[Rows of spatial reasoning questions]
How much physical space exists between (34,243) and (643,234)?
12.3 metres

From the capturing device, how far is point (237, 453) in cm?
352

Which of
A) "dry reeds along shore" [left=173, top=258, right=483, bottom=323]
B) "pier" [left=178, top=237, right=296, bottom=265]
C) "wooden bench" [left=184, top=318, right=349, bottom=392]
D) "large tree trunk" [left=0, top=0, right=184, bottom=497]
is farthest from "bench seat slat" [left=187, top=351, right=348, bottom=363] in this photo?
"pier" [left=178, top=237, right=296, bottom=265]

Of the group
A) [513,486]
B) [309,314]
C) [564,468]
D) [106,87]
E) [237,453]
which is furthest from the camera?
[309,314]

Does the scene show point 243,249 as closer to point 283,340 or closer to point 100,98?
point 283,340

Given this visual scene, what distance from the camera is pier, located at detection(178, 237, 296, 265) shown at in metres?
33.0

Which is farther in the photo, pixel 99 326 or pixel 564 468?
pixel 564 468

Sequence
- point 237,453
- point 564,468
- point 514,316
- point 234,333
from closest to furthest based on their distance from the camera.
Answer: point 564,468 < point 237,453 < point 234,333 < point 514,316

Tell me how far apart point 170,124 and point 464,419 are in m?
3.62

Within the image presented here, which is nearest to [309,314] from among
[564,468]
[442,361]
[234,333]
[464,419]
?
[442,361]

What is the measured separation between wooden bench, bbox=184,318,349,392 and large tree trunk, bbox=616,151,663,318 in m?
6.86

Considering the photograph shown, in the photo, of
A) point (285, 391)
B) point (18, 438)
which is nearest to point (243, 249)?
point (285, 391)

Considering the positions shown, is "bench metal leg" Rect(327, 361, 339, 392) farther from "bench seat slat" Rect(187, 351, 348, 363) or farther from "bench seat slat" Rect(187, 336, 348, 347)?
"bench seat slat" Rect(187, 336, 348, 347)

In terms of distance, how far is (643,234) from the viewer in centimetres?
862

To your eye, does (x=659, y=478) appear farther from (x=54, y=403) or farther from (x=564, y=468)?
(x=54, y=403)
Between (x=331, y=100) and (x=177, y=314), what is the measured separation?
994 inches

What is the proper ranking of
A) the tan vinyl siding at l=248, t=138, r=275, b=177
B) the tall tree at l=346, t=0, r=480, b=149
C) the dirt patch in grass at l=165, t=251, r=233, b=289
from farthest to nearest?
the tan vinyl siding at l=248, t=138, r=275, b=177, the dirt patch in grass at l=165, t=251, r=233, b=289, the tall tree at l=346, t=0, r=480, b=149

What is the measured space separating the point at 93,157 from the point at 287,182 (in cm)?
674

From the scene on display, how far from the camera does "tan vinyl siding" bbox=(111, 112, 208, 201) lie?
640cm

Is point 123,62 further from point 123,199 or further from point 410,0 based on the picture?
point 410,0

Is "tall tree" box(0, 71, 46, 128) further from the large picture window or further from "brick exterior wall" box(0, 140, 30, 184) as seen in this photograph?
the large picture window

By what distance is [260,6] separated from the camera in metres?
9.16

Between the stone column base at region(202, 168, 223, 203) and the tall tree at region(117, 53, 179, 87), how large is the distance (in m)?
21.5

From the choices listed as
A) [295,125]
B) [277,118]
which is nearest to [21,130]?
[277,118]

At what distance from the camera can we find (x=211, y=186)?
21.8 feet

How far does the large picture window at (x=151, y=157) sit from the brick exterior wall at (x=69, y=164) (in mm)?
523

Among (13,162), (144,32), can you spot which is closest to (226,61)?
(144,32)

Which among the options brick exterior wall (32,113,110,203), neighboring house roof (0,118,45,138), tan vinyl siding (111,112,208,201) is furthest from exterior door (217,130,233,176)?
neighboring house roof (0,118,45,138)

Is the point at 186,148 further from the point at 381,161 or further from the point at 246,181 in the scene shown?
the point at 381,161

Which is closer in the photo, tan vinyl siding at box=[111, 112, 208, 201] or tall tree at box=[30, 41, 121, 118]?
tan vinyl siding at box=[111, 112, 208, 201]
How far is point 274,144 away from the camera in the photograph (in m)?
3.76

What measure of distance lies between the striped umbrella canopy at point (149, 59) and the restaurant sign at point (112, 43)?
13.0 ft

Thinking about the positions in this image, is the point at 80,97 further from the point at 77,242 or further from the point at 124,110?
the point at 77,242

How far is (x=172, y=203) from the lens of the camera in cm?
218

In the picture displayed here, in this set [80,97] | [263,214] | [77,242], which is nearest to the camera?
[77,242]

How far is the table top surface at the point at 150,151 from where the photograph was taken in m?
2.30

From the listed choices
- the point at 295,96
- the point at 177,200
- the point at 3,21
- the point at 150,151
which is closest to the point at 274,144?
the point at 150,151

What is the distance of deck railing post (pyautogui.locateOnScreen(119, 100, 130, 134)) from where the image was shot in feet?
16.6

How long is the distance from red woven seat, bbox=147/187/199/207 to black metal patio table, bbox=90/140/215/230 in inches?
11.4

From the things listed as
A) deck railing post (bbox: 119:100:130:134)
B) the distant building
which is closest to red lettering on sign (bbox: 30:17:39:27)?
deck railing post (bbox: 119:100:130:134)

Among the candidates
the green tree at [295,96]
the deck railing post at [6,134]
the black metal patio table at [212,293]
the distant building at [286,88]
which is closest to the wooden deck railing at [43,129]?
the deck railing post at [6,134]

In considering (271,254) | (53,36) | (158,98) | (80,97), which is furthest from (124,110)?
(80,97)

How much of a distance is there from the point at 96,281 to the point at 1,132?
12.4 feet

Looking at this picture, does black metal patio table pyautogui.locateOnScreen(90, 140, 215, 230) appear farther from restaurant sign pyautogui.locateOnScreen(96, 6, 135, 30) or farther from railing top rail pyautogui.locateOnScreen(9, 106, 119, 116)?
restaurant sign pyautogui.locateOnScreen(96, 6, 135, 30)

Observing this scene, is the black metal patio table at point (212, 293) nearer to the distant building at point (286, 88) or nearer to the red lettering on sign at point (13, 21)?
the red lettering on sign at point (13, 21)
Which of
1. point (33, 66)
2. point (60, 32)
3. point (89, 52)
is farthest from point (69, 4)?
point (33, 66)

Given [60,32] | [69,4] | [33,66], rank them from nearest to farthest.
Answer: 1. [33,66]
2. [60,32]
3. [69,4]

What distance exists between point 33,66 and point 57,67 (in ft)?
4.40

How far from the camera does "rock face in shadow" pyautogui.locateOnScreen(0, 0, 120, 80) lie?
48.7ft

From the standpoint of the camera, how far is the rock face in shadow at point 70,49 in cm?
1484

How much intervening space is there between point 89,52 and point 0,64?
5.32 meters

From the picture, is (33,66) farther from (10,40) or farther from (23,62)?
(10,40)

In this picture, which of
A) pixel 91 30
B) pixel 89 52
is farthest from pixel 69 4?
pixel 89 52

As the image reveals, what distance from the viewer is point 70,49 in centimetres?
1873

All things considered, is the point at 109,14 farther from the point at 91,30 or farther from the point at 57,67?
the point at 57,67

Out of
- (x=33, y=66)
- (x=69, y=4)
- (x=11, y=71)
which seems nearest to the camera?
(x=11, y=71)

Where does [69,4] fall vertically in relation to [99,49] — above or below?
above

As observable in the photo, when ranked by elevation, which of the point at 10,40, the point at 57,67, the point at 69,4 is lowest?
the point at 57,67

→ **INSTRUCTIONS TO FOLLOW**
Duplicate the rows above, beginning at the line that contains "Of the group" and stopping after the line that contains "Answer: point 564,468", with both of those lines included.

→ **THE RESPONSE**
Of the group
A) [513,486]
B) [309,314]
C) [564,468]
D) [106,87]
E) [237,453]
which is furthest from the camera?
[309,314]

Does the scene show point 243,249 as closer to point 283,340 or closer to point 100,98?
point 283,340

Given this visual scene, what distance from the camera is pier, located at detection(178, 237, 296, 265) shown at in metres?
33.0

Which is farther in the photo, pixel 99 326 or pixel 564 468?
pixel 564 468

Sequence
- point 237,453
- point 564,468
- point 514,316
- point 234,333
from closest to furthest based on their distance from the camera.
Answer: point 564,468 < point 237,453 < point 234,333 < point 514,316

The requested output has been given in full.